Evasione, sequestrate anche le paghette
Ma il giudice le restituisce ai bimbi

Accusato di evasione gli furono sequestrate anche due buste contenenti i soldi destinati ai suoi figli. Gli sono state restituite.

La Guardia di finanza aveva bussato a casa sua nel luglio scorso, esibendo il decreto di sequestro firmato dal gip nell’ambito dell’inchiesta su un presunto giro di evasione fiscale da 34 milioni di euro tramite un consorzio di cooperative. A. P., 33, di Milano, è uno dei nove indagati, accusato di far da prestanome a Giuseppe d’Armento, l’imprenditore 51enne di Cenate Sotto finito in carcere nei giorni scorsi.

▶ Dati in ingresso:
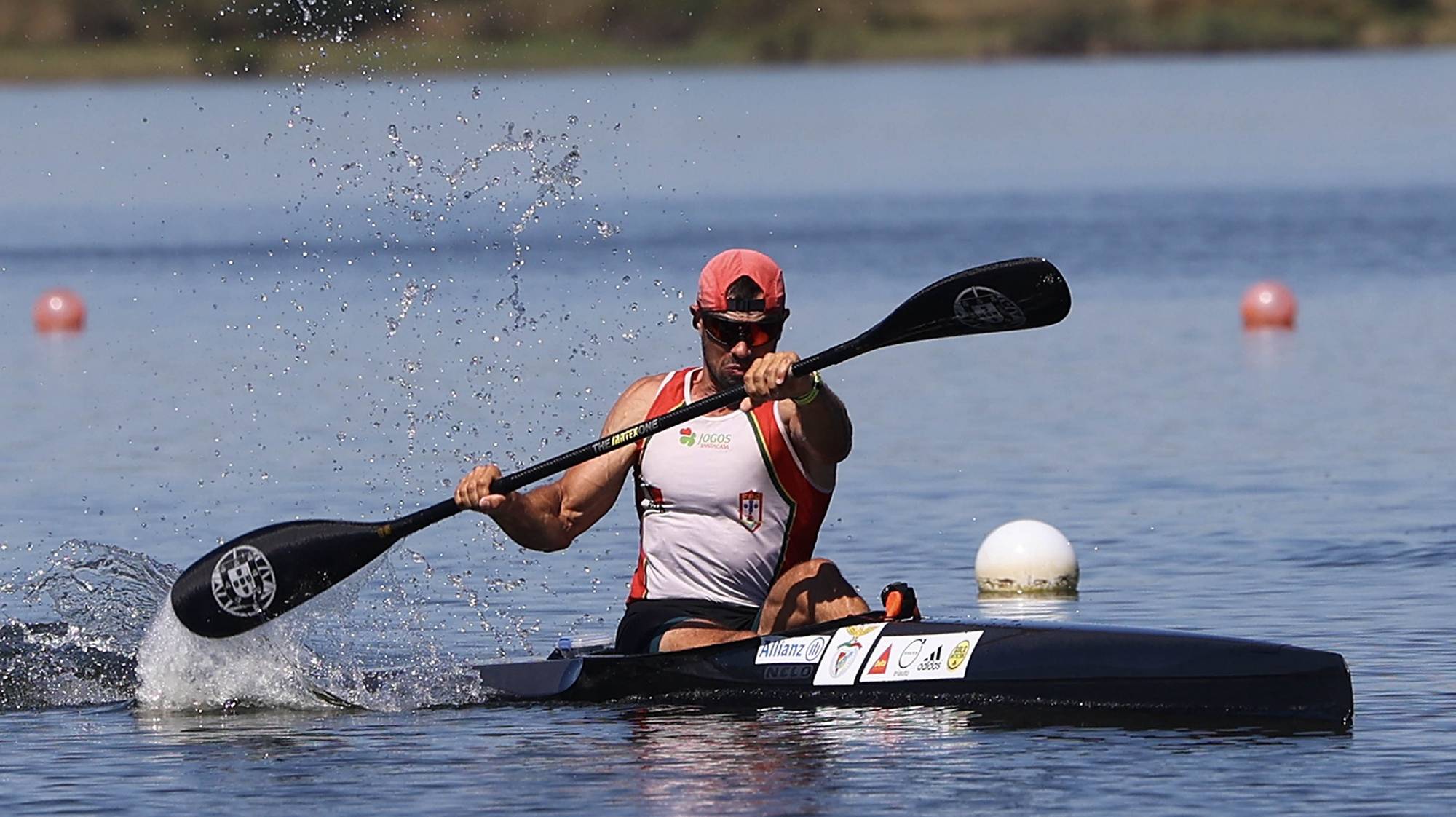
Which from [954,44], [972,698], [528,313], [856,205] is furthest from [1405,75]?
[972,698]

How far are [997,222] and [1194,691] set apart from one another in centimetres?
3153

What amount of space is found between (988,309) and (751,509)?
1295mm

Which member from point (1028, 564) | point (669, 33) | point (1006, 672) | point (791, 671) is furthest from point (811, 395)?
point (669, 33)

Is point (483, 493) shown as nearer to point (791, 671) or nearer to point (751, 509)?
point (751, 509)

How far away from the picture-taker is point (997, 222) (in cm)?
4084

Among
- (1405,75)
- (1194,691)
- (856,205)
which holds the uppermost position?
(1405,75)

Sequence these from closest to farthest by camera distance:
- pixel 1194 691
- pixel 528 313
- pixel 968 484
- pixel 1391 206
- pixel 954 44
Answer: pixel 1194 691 → pixel 968 484 → pixel 528 313 → pixel 1391 206 → pixel 954 44

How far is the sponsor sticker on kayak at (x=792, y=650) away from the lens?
33.0 feet

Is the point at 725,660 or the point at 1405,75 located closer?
the point at 725,660

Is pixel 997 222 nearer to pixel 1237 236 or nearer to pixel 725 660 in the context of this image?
pixel 1237 236

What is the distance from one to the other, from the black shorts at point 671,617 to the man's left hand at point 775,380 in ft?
3.37

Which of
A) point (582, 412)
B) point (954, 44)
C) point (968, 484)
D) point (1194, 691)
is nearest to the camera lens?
point (1194, 691)

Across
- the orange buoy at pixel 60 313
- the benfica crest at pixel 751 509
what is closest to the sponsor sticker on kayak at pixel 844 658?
the benfica crest at pixel 751 509

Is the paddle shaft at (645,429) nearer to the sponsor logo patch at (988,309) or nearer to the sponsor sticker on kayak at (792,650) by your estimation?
the sponsor logo patch at (988,309)
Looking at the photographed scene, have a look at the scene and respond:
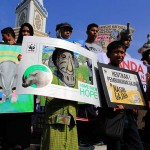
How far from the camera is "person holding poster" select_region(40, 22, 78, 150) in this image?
2908 mm

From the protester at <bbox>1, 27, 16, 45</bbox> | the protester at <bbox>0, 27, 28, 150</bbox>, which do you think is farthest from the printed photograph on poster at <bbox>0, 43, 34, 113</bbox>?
the protester at <bbox>1, 27, 16, 45</bbox>

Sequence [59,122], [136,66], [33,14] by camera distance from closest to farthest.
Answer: [59,122] < [136,66] < [33,14]

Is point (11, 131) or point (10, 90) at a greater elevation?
point (10, 90)

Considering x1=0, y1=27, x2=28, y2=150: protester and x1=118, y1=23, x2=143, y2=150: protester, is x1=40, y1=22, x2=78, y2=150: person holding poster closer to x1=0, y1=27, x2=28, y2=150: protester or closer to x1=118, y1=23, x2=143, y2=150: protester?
x1=118, y1=23, x2=143, y2=150: protester

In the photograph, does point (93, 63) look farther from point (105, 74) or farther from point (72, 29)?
point (72, 29)

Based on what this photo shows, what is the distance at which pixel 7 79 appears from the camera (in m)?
3.61

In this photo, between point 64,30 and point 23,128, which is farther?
point 64,30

▶ Cosa farai:
A. Ricopia fedelmente tutto l'elenco dalla riga che contiene "How far is the" fino in fondo all'elenco, estremi inclusi. Lascia fuori le immagini.
B. Scrivi il seguito dell'articolo sulle paghette sequestrate, partendo subito dopo la sua ultima frase.

▶ Le risposte:
A.
How far is the sponsor sticker on kayak at (x=792, y=650) away from the lens?
33.0 feet

Is the point at 725,660 or the point at 1405,75 located closer?
the point at 725,660

Is pixel 997 222 nearer to pixel 1237 236 or nearer to pixel 725 660 in the context of this image?
pixel 1237 236

What is the distance from one to the other, from the black shorts at point 671,617 to the man's left hand at point 775,380 in ft?
3.37

Which of
A) point (582, 412)
B) point (954, 44)
C) point (968, 484)
D) point (1194, 691)
is nearest to the camera lens?
point (1194, 691)

Across
- the orange buoy at pixel 60 313
- the benfica crest at pixel 751 509
what is closest to the sponsor sticker on kayak at pixel 844 658?
the benfica crest at pixel 751 509

Is the paddle shaft at (645,429) nearer to the sponsor logo patch at (988,309) or nearer to the sponsor sticker on kayak at (792,650) by your estimation?
the sponsor logo patch at (988,309)
Looking at the photographed scene, have a look at the scene and respond:
How far from the camera is "person holding poster" select_region(40, 22, 78, 150) in this image?
2908 mm

From the protester at <bbox>1, 27, 16, 45</bbox> | the protester at <bbox>0, 27, 28, 150</bbox>, which do you think is farthest from the printed photograph on poster at <bbox>0, 43, 34, 113</bbox>?
the protester at <bbox>1, 27, 16, 45</bbox>

Sequence [59,122], [136,66], [33,14] by camera distance from closest to farthest.
Answer: [59,122] < [136,66] < [33,14]

Is point (11, 131) or point (10, 90) at a greater elevation?
point (10, 90)

Considering x1=0, y1=27, x2=28, y2=150: protester and x1=118, y1=23, x2=143, y2=150: protester, is x1=40, y1=22, x2=78, y2=150: person holding poster closer to x1=0, y1=27, x2=28, y2=150: protester or closer to x1=118, y1=23, x2=143, y2=150: protester?
x1=118, y1=23, x2=143, y2=150: protester

In the photograph, does point (93, 63) look farther from point (105, 74) or farther from point (72, 29)?
point (72, 29)

Based on what this photo shows, what is the distance at which pixel 7 79 appears from the camera (in m)?
3.61

In this photo, between point 64,30 and point 23,128, which is farther?
point 64,30

B.
I militari avevano puntato alla cassaforte, nella quale, tra le altre cose, avevano scoperto due buste contenenti banconote: 2.690 euro in una, 2.170 nell’altra, per un totale di 4.860 euro. Somma che era stata sequestrata, nonostante fin da subito il 33enne avesse fatto notare che era il frutto di paghette, mance e regali per i suoi due figlioletti. Nelle due buste infatti era stato trovato qualche biglietto di auguri destinato ai bimbi.

Un escamotage per sviare gli inquirenti e disinnescare eventuali sigilli a quelle banconote? È il sospetto che aveva portato gli investigatori a sequestrare comunque la cifra, ritenuta piuttosto elevata come capitale per due bimbi di pochi anni. Ma il difensore di A. P., l’avvocato Carlo Boni, ha insistito facendo notare che paghette e mance, accumulate nel tempo e grazie alla munificenza dei parenti, potessero benissimo giustificare un gruzzolo così importante, anche ad onta della tenera età. E il gip Ilaria Sanesi, pur negando il dissequestro su tutto il resto, alla fine ha disposto che i 4.860 euro venissero restituiti ad A. P. perché rimettesse a disposizione dei figli il tesoretto.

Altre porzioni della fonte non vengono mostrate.